Не знаю, перемена ли рельсов или вообще вялость наших поездов имела влияние на то, что до сих пор мы не вошли в эту международную конвенцию, в этот „современный стиль“, но факт только в том, что большинство попыток создания в России художественного прикладного дела всегда приводило к результатам, совершенно противоположным тому, что замечается на Западе; и вместо стадного начала, разлитого в западной художественной промышленности, мы встречаемся у нас с индивидуальными и случайными пробами Васнецова, Врубеля, Поленовой, Малютина, чарующими неожиданностью своих замыслов…»

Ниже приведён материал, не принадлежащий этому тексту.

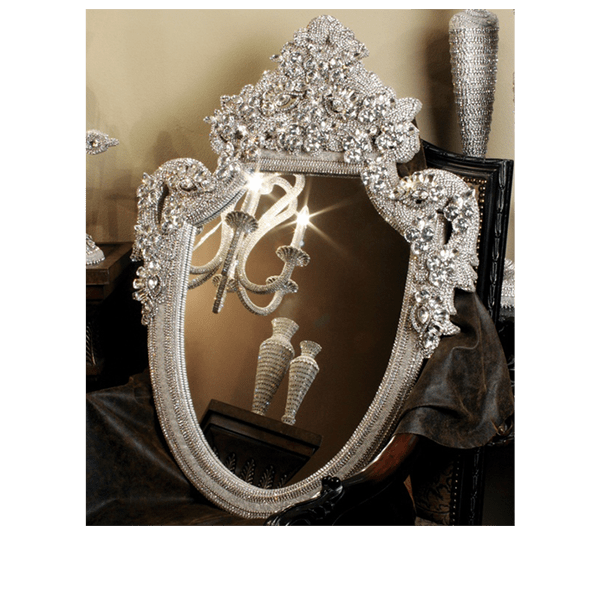 b.b. Simon M-202 Crystal Mirror - Dudes Boutique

«Художественная хроника», крайне пестрая, давала возможность русским читателям следить за малейшими подробностями художественной жизни в России и на Западе. Особенно большой интерес представляли в этом отделе «Сведения». Мы говорили уже о том, что «Мир искусства» ставил себе художественно-воспитательные цели и стремился к тому, чтобы давать русскому обществу художественное образование. Этой цели вполне отвечали «Сведения». Какие только «сведения» не давались русскому читателю! Тут и сведения о Д. Г. Левицком (небезынтересно отметить, что «Сведения» открываются этим художником, которому Дягилев посвятил свою единственную книгу), и о скульпторе князе П. П. Трубецком, и о Петре Соколове, и о художнице Н. Я. Давыдовой, и о майоликовом заводе, и о церквях и часовнях XVII века, и об античных скульптурах, и о скульпторе Зейдле, и о С. А. Коровине, и об Обере, и о С. Малютине, и о К. Коровине… всего не перечислишь. Множество всякого рода поучительных сведений находится также и в «Заметках»…
Музыкальный отдел в «Мире искусства» был поставлен очень хорошо, очень серьезно, относительно полно, но без особенного блеска. В том, что музыкальный отдел не был блестящим, меньше всего вины было редактора – Дягилева и вообще редакции «Мира искусства». Редакция все сделала для того, чтобы музыкальная критика была на должной высоте (и она была на большой высоте): музыкальный отдел строился по образцу главного отдела – живописи, то есть преследовал и художественно-воспитательные задачи, знакомя со старыми мастерами, и отражал современную западноевропейскую и русскую музыкальную жизнь. Вел музыкальный отдел А. П. Нурок, человек несомненно больших знаний и большой музыкальной чуткости; к писанию о музыке приглашались «гастролеры», впрочем, только в первые два года. В первые же два года появлялись и статьи почтенного Лароша («По поводу одного спектакля», «Мнимая победа русской музыки за границей», «Несколько слов о программах симфонических собраний Русского музыкального общества» и «Нечто о программной музыке») и А. Коптяева («Новости музыкальной литературы», «Музыкальные портреты: Скрябин» и «Сезон Московской оперы»). Нурок старался сделать как можно более содержательными и разнообразными страницы «Мира искусства», скупо уделяемые музыке, но он не был блестящим, талантливым музыкальным критиком… Впрочем, в это время в России и вообще не было выдающихся музыкальных критиков (да есть ли они и теперь?).
Как бы то ни было, Нурок с Нувелем и в «Мире искусства», и в основанном ими обществе «Вечера современной музыки» делали большое дело, подымая и развивая вкусы публики и знакомя ее с молодыми русскими композиторами (Нурок особенно пропагандировал Рахманинова) и с современным французским и немецким музыкальным течением: имена С. Франка, Дебюсси, Равеля, В. д’Энди, Рихарда Штрауса и Макса Регера стали известны русской публике только благодаря «Миру искусства» и «Вечерам современной музыки».